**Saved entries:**
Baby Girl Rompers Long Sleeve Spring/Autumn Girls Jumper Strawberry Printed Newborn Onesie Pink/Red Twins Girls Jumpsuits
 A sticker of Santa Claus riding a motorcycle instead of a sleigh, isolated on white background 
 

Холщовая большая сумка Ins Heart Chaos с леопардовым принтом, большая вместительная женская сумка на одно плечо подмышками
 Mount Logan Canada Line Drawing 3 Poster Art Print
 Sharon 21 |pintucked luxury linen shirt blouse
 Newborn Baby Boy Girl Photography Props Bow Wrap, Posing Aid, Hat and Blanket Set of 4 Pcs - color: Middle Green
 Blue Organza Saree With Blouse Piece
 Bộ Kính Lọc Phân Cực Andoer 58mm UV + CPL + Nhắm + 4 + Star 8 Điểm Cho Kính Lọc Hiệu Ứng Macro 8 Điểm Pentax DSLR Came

**The problem:**
Repeat the line that contains "Blue Organza Saree With Blouse Piece", then every line after it until the records end, with nothing added.

**Exercise result:**
 Blue Organza Saree With Blouse Piece
 Bộ Kính Lọc Phân Cực Andoer 58mm UV + CPL + Nhắm + 4 + Star 8 Điểm Cho Kính Lọc Hiệu Ứng Macro 8 Điểm Pentax DSLR Came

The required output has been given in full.